Maybe it’s too imprecise because he also says,
“able to code something more than just ‘Hello World’. At least a personnel management system with file I/O”
…which you can’t do with SQL SELECT UPDATE DELETE INSERT but might be possible with with MySQL stored procedures (loops, variables, etc.) . Either way, you can’t code HTML to create a file management system with file I/O.
Thanks for clearing that up.
I also just realized I quoted the wrong person.
XQuery is also a query language, but it is Turing complete.
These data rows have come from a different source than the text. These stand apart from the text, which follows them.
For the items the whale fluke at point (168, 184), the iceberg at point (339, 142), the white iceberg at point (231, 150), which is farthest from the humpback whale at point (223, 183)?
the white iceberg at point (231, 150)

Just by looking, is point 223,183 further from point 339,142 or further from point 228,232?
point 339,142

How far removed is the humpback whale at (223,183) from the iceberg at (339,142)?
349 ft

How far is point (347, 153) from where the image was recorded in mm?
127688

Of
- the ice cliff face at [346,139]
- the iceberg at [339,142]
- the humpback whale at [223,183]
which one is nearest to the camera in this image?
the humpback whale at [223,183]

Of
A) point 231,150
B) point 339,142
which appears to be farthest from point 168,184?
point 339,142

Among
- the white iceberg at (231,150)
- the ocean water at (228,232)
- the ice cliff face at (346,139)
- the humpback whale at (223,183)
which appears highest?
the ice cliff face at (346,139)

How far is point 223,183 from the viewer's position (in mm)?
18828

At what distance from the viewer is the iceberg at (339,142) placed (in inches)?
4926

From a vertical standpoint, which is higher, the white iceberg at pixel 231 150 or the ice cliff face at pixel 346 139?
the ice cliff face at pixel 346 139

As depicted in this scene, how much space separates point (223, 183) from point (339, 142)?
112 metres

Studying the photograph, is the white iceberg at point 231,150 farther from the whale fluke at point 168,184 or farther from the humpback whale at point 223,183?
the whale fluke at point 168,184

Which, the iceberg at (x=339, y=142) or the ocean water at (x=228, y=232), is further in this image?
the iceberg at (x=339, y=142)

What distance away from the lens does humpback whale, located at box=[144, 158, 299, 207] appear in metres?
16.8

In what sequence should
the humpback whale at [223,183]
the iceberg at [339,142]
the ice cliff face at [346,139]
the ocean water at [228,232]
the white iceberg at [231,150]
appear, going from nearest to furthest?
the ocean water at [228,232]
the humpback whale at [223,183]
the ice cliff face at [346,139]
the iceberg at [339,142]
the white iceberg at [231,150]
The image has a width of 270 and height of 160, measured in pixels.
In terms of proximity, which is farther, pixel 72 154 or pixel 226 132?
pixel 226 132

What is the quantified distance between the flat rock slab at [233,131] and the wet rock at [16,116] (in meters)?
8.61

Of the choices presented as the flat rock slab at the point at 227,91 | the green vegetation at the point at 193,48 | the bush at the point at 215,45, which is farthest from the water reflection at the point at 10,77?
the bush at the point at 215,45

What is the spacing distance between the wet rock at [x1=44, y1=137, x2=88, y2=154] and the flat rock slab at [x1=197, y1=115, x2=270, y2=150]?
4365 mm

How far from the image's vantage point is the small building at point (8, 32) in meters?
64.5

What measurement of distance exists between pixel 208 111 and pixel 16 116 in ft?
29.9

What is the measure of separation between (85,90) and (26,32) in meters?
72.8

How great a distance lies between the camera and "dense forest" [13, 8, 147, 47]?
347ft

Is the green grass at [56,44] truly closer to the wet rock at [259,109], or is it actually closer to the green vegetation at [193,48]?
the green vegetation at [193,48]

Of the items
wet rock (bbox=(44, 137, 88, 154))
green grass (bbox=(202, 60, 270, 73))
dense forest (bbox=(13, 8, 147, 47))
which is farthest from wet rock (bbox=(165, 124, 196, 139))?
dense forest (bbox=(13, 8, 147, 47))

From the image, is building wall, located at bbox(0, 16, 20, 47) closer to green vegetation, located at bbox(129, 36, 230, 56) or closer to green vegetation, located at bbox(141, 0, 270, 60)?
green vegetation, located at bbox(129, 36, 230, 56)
Ultimately, there’s no nice criterion for what’s a programming language and what’s not, and you have to introduce more or less arbitrary distinctions.
Also, by that definition, plain JavaScript isn’t a programming language, because it doesn’t directly support file I/O, so I just ignored it and included both SQL and JavaScript.
As language lawyers so like to repeatedly remind… we can “differentiate the language from the runtime.”
If the browser is the “runtime” then Javascript is handicapped.
But… if we think of Google Docs on Google’s GFS as files on a file system, the Google cloud can be thought of as one huge runtime for Javascript. Therefore, Javascript could write a file management system.
Yep… that’s really reaching…
…and it busts open the definition of “programming language” so wide open that it can include the Tivo remote as being “Turing complete.”